Dev environment safety practices

  • Use the smallest RDS instance type that works (db.t3.micro is fine for dev).
  • Set short CloudWatch log retention (7 days is enough for dev).
  • Avoid running NAT-heavy tasks when not needed. Prefer VPC endpoints for S3, ECR, Secrets Manager, and CloudWatch to reduce NAT costs.
  • Clean up old runner task definitions and ECR images that are no longer referenced.
  • Set low AI usage caps in dev — you don't need full scan capacity for testing.
  • Set a modest AWS Budget alert (e.g., $50/month for dev) so you notice if something is misbehaving.

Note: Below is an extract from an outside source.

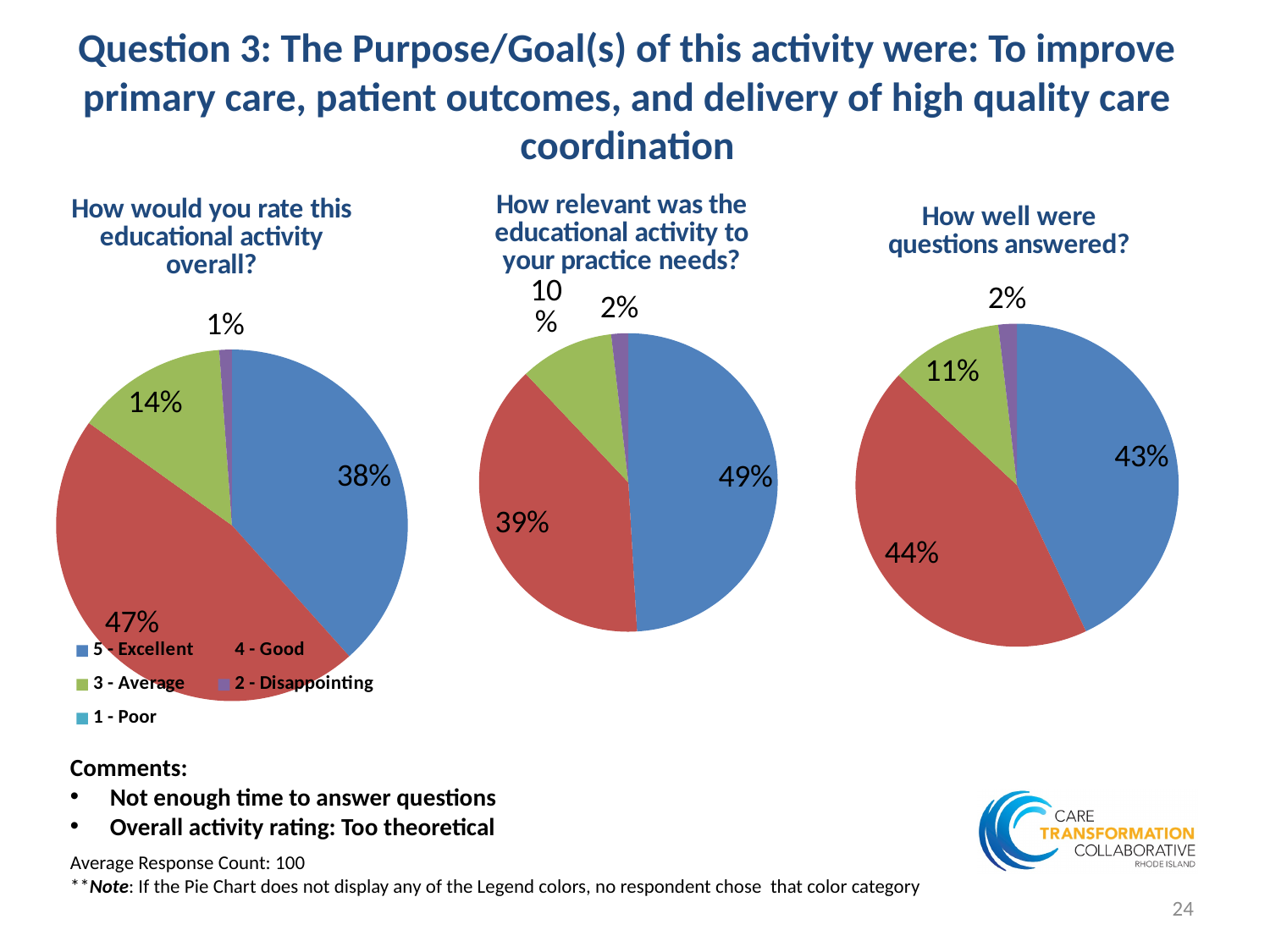
What type of chart is used for 'How well were questions answered?' Pie chart In the 'How would you rate this educational activity overall?' chart, what is the difference between the 4 - Good share and the 5 - Excellent share? 9% In the 'How would you rate this educational activity overall?' chart, what share is labelled for the 4 - Good slice? 47% In the 'How relevant was the educational activity to your practice needs?' chart, which rating category has the smallest slice? 2 - Disappointing In the 'How well were questions answered?' chart, which rating category has the largest slice? 4 - Good How many charts are shown on the slide? 3 How many rating categories does the legend list? 5 In the 'How well were questions answered?' chart, what share is labelled for the 3 - Average slice? 11% In the 'How well were questions answered?' chart, which is larger: the 5 - Excellent slice or the 4 - Good slice? 4 - Good In the 'How would you rate this educational activity overall?' chart, what share is labelled for the 3 - Average slice? 14% In the 'How relevant was the educational activity to your practice needs?' chart, what share is labelled for the 5 - Excellent slice? 49% In the 'How relevant was the educational activity to your practice needs?' chart, what is the combined share of the 5 - Excellent and 4 - Good slices? 88%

Production safety practices

  • Always review Terraform plans before applying, especially changes that touch:
    • Database instance type or storage (potential data loss)
    • Security group rules (potential security exposure)
    • IAM policies (potential privilege escalation)
  • Use immutable, reviewed image tags for ECS deployments (e.g., Git SHA tags, not latest).
  • Keep secrets in Secrets Manager — never in environment variables committed to code.
  • Run migrations explicitly and intentionally — never automatically on container startup.
  • Set a production AWS Budget alert. A runaway scan or misconfigured task can burn through money quickly.
  • Confirm alarms are firing to the right people before you need them.

Debugging a cost spike

If AWS Cost Explorer shows unexpected spend:

  1. Check Cost Explorer by service — which service is the largest contributor?
  2. ECS — how many tasks are running? How long did they run? Are runner tasks being cleaned up after scans complete?
  3. RDS — did the instance size change? Is Multi-AZ enabled unexpectedly?
  4. NAT Gateway — which subnets are routing through it? Can you use VPC endpoints instead?
  5. CloudWatch — is log verbosity set too high? Are old log groups retaining data longer than needed?
  6. AI provider — check the LLM proxy usage records. Are per-scan limits set?
  7. S3 — are old source snapshots and artifacts accumulating without a lifecycle policy?